Vermont Senate approves amended death bill. Talks begin to bring Ontario teachers back for after-school activities.
OSHA investigating crane collapse in upstate NY
SARATOGA SPRINGS, N.Y. (AP) Federal authorities say they're investigating the collapse of a construction crane in the middle of the downtown business and entertainment district in Saratoga Springs.
No one was injured when the crane toppled over Tuesday afternoon at a hotel construction site on Lake Avenue. The top of the crane crushed a chain-link fence bordering the vacant property, located next door to a popular Irish pub and across the street from a hotel.
The crane fell within view of the city's nearby police and fire stations, but officials say the accident wasn't reported to either department.
The U.S. Occupational Safety and Health Administration say the agency's Albany office is investigating the accident to determine if there were any violations of workplace safety regulations.
The construction company says a lever malfunction caused the crane to tip over.
NY ethics board takes action in Legislature case
ALBANY, N.Y. (AP) New York's state ethics board says it has completed a report, but won't confirm it involves sexual harassment allegations against Assemblyman Vito Lopez.
The Joint Commission on Public Ethics also won't say what's in the report.
The commission presented its findings Wednesday to the Legislative Ethics Committee. The committee must make the report public within 45 days.
The ethics commission has made it clear in cryptic comments in public meetings that it's investigating the sexual harassment complaints against Lopez, who denies any wrongdoing.
Assembly Speaker Sheldon Silver approved a $103,000 settlement for two women staffers to end one set of complaints against Lopez, a Brooklyn Democrat. The commission could act on that settlement, too.
Lawmakers: Make Tubman Home a National Park
AUBURN, N.Y. (AP) There's a fresh effort to make the Harriet Tubman Home in Auburn a National Historical Park.
U.S. Sens. Charles Schumer and Kirsten Gillibrand introduced a bill with Maryland's senators that would bestow the honor on the central New York site. The House sponsor is Rep. Dan Maffei.
The bill also would create the Harriet Tubman Underground Railroad National Historical Park in Maryland.
Tubman led hundreds of slaves to freedom as part of the Underground Railroad. She is buried in Auburn.
NY exhibits draft of Washington's Farewell Address
ALBANY, N.Y. (AP) A State Museum exhibit highlighting New York residents who became president is featuring the original draft of George Washington's Farewell Address, written in his own hand.
The special three-day, Presidents Weekend exhibit at the downtown Albany museum opens Friday and runs through Sunday.

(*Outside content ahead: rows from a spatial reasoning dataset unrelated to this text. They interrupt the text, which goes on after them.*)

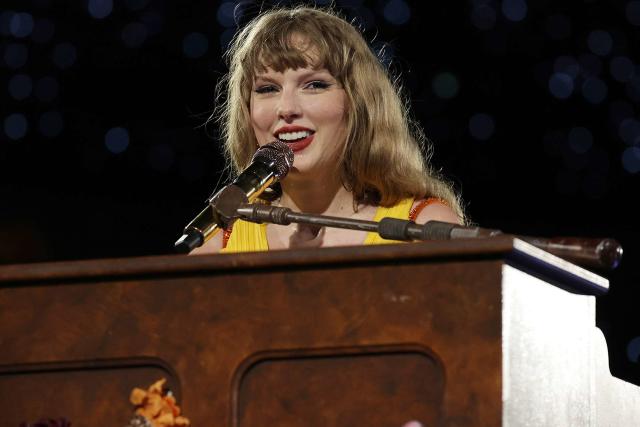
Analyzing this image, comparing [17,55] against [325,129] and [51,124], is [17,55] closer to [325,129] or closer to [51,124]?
[51,124]

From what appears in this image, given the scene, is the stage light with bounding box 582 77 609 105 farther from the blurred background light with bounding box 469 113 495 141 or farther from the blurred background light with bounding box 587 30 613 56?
the blurred background light with bounding box 469 113 495 141

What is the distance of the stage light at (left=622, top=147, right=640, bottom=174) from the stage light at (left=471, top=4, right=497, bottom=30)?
47cm

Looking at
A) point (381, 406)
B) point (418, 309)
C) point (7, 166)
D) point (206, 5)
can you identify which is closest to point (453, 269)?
point (418, 309)

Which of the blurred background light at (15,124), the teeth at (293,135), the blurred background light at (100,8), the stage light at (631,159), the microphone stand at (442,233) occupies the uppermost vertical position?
the blurred background light at (100,8)

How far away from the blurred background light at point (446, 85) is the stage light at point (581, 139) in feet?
1.05

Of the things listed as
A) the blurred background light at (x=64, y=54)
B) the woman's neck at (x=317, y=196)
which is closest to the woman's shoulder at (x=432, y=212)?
the woman's neck at (x=317, y=196)

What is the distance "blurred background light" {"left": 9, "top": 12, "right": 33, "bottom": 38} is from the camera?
3256 millimetres

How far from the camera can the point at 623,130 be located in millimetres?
2988

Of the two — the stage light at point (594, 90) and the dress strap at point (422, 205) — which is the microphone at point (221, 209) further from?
the stage light at point (594, 90)

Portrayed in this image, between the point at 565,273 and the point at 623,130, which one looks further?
the point at 623,130

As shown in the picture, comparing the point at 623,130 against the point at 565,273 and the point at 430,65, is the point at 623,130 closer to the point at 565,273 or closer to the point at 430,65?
the point at 430,65

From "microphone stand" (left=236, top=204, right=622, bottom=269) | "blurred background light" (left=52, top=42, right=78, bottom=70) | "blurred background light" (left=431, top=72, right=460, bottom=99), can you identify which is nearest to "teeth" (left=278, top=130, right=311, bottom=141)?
"microphone stand" (left=236, top=204, right=622, bottom=269)

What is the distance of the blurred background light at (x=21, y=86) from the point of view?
10.8ft

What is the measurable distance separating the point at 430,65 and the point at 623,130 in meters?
0.52
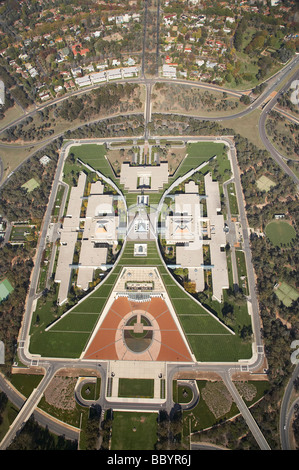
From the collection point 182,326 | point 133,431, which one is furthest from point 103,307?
point 133,431

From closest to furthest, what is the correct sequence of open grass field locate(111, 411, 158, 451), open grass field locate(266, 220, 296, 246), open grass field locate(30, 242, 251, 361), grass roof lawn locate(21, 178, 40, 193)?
open grass field locate(111, 411, 158, 451) → open grass field locate(30, 242, 251, 361) → open grass field locate(266, 220, 296, 246) → grass roof lawn locate(21, 178, 40, 193)

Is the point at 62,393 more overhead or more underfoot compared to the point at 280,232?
more underfoot

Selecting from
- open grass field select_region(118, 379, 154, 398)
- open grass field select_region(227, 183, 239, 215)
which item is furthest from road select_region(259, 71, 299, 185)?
open grass field select_region(118, 379, 154, 398)

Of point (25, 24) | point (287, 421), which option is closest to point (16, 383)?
point (287, 421)

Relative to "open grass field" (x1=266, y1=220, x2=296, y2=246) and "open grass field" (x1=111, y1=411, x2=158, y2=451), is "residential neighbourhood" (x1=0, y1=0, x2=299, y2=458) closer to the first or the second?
"open grass field" (x1=111, y1=411, x2=158, y2=451)

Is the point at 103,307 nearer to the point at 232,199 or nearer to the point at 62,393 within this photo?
the point at 62,393

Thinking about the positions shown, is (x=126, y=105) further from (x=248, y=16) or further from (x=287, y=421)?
(x=287, y=421)
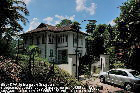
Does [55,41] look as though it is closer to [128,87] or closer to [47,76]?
[47,76]

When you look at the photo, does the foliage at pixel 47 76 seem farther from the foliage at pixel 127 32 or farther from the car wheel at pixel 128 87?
the foliage at pixel 127 32

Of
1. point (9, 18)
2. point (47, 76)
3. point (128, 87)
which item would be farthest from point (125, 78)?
point (9, 18)

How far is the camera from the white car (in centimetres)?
1078

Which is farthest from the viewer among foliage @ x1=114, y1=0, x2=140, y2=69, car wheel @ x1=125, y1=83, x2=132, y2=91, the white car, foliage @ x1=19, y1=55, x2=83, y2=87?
foliage @ x1=114, y1=0, x2=140, y2=69

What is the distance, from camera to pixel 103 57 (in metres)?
17.2

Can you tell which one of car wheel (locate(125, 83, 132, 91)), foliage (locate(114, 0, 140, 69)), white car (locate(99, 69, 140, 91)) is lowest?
car wheel (locate(125, 83, 132, 91))

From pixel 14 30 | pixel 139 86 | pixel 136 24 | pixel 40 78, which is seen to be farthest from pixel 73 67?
pixel 14 30

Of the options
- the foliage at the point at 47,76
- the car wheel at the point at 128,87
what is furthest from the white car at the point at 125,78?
the foliage at the point at 47,76

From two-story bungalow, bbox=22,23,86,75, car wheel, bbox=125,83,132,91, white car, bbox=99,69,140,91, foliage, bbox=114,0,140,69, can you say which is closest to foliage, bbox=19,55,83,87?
white car, bbox=99,69,140,91

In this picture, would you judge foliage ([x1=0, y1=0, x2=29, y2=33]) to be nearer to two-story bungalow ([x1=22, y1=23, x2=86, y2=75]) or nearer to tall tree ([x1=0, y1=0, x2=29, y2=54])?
tall tree ([x1=0, y1=0, x2=29, y2=54])

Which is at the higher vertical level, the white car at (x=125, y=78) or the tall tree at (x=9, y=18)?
the tall tree at (x=9, y=18)

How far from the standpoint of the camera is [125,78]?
11531 mm

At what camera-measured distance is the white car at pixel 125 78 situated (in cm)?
1078

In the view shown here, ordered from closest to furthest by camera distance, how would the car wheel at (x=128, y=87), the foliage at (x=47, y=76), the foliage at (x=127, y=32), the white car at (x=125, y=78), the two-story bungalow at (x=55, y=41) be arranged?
the foliage at (x=47, y=76), the white car at (x=125, y=78), the car wheel at (x=128, y=87), the foliage at (x=127, y=32), the two-story bungalow at (x=55, y=41)
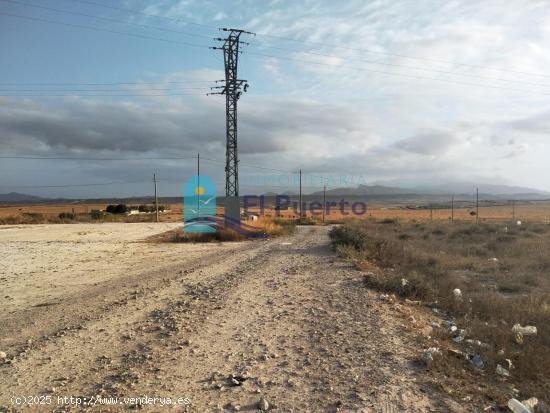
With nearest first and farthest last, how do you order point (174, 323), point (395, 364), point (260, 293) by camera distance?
point (395, 364), point (174, 323), point (260, 293)

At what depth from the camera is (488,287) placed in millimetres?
11570

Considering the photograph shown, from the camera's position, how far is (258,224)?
3041cm

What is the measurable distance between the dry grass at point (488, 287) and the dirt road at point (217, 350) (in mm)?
989

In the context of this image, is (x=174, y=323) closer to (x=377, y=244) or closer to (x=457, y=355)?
(x=457, y=355)

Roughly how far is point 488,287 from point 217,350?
848cm

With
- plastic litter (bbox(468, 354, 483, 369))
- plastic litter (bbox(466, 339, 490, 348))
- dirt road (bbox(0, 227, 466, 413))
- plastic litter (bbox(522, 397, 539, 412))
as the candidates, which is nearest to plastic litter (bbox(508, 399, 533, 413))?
plastic litter (bbox(522, 397, 539, 412))

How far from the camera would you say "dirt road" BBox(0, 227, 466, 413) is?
14.6 feet

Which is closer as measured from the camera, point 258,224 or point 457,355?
point 457,355

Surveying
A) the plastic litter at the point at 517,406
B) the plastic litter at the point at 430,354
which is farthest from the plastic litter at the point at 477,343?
the plastic litter at the point at 517,406

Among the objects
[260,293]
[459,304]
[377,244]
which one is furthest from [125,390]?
[377,244]

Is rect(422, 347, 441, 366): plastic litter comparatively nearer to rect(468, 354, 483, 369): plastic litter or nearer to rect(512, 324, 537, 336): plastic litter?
rect(468, 354, 483, 369): plastic litter

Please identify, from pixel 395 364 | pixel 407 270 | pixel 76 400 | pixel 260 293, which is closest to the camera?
pixel 76 400

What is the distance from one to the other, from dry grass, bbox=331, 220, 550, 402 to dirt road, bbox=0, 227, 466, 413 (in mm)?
989

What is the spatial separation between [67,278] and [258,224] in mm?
18832
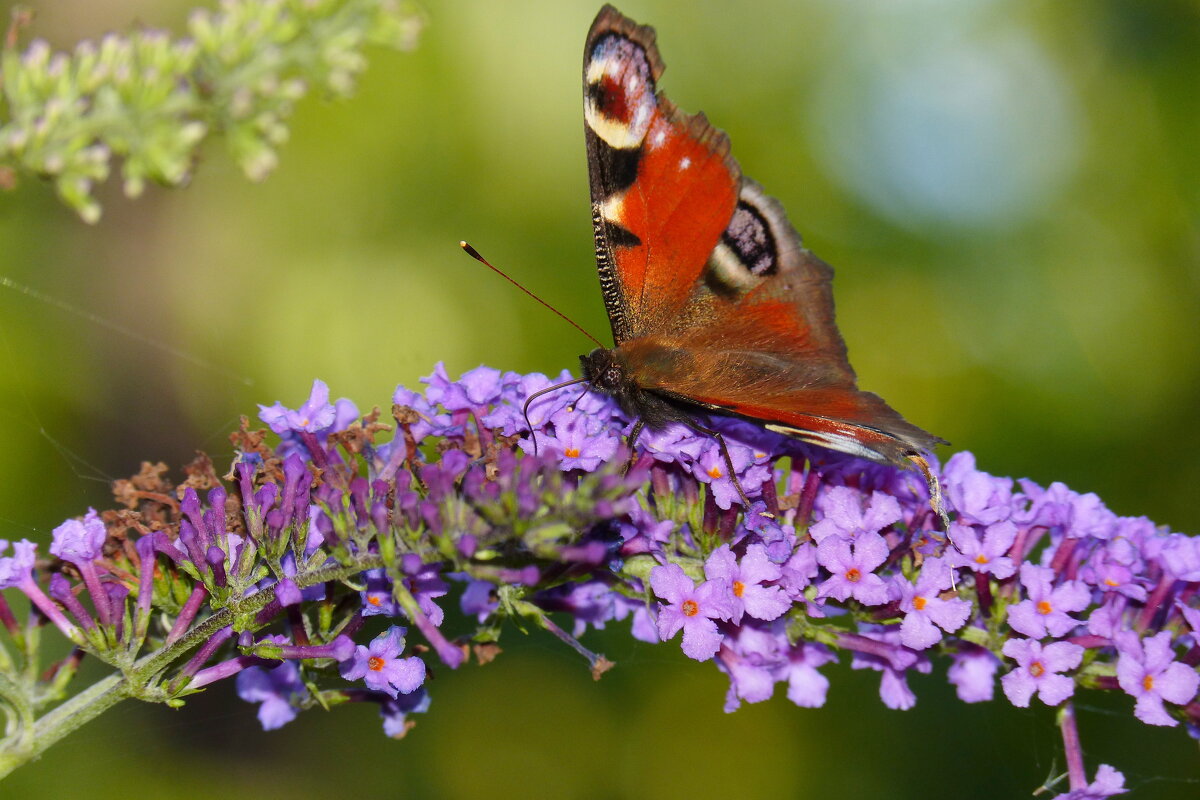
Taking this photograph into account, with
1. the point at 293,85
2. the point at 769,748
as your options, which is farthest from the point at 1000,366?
the point at 293,85

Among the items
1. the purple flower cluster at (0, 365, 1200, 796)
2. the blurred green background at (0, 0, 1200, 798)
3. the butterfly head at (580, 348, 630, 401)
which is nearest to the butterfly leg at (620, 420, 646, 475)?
the purple flower cluster at (0, 365, 1200, 796)

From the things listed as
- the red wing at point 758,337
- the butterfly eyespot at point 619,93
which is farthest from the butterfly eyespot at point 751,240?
the butterfly eyespot at point 619,93

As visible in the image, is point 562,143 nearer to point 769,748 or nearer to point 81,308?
point 81,308

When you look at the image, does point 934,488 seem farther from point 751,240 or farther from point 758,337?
point 751,240

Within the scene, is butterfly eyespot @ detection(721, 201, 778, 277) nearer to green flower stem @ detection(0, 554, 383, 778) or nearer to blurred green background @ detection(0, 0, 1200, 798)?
green flower stem @ detection(0, 554, 383, 778)

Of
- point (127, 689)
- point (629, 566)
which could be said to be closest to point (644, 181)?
point (629, 566)
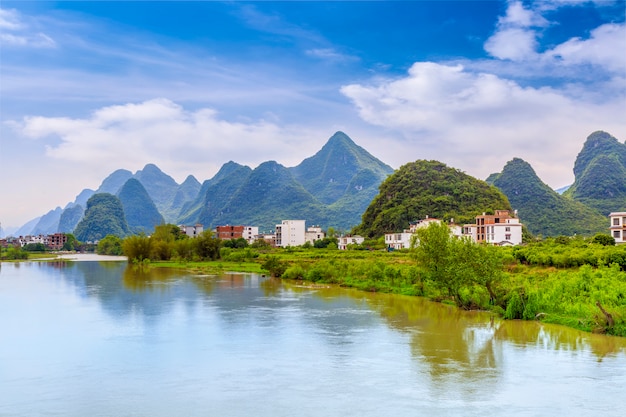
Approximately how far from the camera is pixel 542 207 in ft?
255

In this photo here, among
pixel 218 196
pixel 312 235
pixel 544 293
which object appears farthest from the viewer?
pixel 218 196

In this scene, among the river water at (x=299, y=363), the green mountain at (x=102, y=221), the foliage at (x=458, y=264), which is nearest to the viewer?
the river water at (x=299, y=363)

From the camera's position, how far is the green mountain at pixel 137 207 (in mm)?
172500

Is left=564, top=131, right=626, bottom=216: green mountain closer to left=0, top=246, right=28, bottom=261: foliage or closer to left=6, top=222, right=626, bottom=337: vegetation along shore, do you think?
left=6, top=222, right=626, bottom=337: vegetation along shore

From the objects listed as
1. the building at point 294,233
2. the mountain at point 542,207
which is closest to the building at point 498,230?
the mountain at point 542,207

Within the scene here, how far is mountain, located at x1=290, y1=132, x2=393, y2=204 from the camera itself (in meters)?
161

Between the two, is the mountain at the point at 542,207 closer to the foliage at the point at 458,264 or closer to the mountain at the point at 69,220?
the foliage at the point at 458,264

The exhibit honors Washington, the nation's first president, as well as political leaders who lived in New York and rose to the presidency, including Martin Van Buren, Millard Fillmore, Chester A. Arthur, Ulysses S. Grant, Grover Cleveland, and Theodore and Franklin Roosevelt.
Washington published his Farewell Address in September 1796 after serving two terms as president and declining the opportunity to run for a third. New York state's original draft of the document was saved from the fire that heavily damaged the state Capitol in 1911.
Vermont Senate approves amended death bill
MONTPELIER, Vt. (AP) A sharply divided Vermont Senate has voted to advance a much-changed bill allowing doctors to prescribe lethal medication to terminally ill patients.
Lt. Gov. Phil Scott broke a tie in favor of an amendment offered by Sens. Peter Galbraith and Robert Hartwell that strayed far from the original bill, but set up immunity for doctors and other caregivers involved in providing lethal medications to terminally ill patients who ask for it.
Galbraith argued that his amendment would accomplish the same goals that the underlying bill would, while not containing some provisions that drew the ire of opponents.
Backers of the underlying bill argued that the original version contained many more safeguards against possible abuses.
The bill comes up for final Senate action on Thursday, before moving to the House.
Talks begin to bring Ontario teachers back for after-school activities
TORONTO Premier Kathleen Wynne says the talks have begun in an effort to bring back extracurricular activities in public schools. Government officials met yesterday with school board representatives and the Elementary Teachers' Federation of Ontario. Wynne says there will be more talks with secondary school union representatives soon.
Education Minister Liz Sandals wouldn't say what the teachers want in exchange for the return of the after-school activities. Extracurriculars ground to a halt in the labour battle with the province over new contracts.
The unions have said teachers could withdraw from voluntary tasks for two years in protest of a controversial anti-strike law brought in by the Liberals. Sandals says teachers want to resume extracurriculars and she's hopeful that the matter will be resolved. But she says things won't change overnight.